しかし、順調なのはそこまでだった。これまでかなりの魔物を狩ったせいか、思うようにポイントの会得量が増えない。ゴブリン達には辺りを捜索させているのだがなかなか成果が上がらない、もしかしてこの辺りの魔物狩り尽くしちゃった?

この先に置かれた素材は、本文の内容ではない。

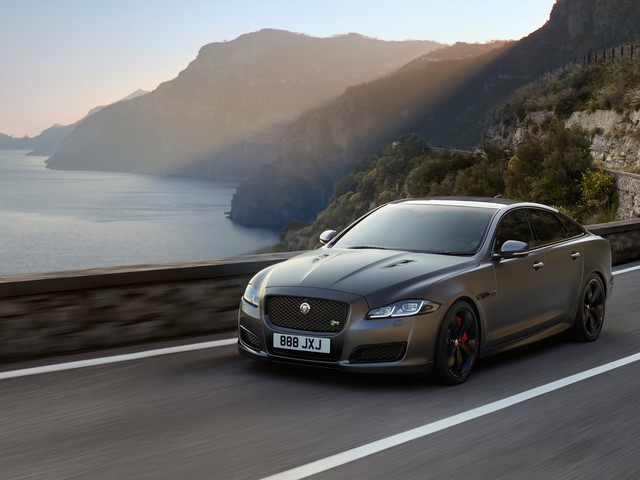 Hot Jaguar XJR575 revealed as brand's most powerful production saloon yet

「うーむ、あれから10日。224ポイントしか溜まってない」
魔物達にはそれぞれ仕事を与えた、ゴブリン達は狩でのポイント集め、スライム達は薬草の採取、ドワーフには取り敢えず建築スキルで仮住まいを作って貰っているところだ。ゴーレム君はというと…。
「…」
もはや置物である。狩だけならゴブリン達で十分だし、動きも遅い。頭も悪いせいか難しい命令は出来ないしそもそもダークナイトがいる時点でこいつの出る幕は無いのかもしれない。
「よぉ、旦那もうすぐ仮住まいが出来るぜ」
「おぉ本当か!!」
「おうよ、建築スキルも2に上がったみたいだ。だが俺は鍛治の方が得意なんだがなぁ、まぁここじゃ鍛えるもんもねぇか」
そう、ここは森のど真ん中。辺にあるものと言えば鬱蒼と生い茂る木々のみ。その木を使って仮住まいだけは何とか作れたわけだけど。
「なかなかいい家ではないか」
「そう言ってくれると有難いぜ、ただ側は出来たが中はご覧の通りだ」
「そうだな、せめてベット位は欲しい」
「そう思って今作ってるところだ、今日中には出来るからな」
ドワーフ召喚しといて良かった、こいつはレア度の割に当たりなのかもしれない。
ギギィ
お、ゴブリンたちも帰ってきたか。
「む、どうしたその傷は」
見ると切り傷が多い、中には血が流れ出しているものもいる。それに数えてみると1匹少ない。しまった、魔物を狩らせているのだから当然怪我もするか。そうなるとそれを治療する者がいるのか。
「なぁ、サリッサこいつら死ぬとどうなるんだ?」
「それは、もちろんロストします」
だよなぁ、どうしようただでさえ効率が悪くなってきたのにこれでロストしてたのでは意味が無い。
「サリッサは、回復魔法とかは出来ぬのか?」
サリッサは、無情にも首を横に振った。
「残念ながら」
むぅ、では方法は一つしかないか。ポイントは468ポイント4回は回せる訳だ。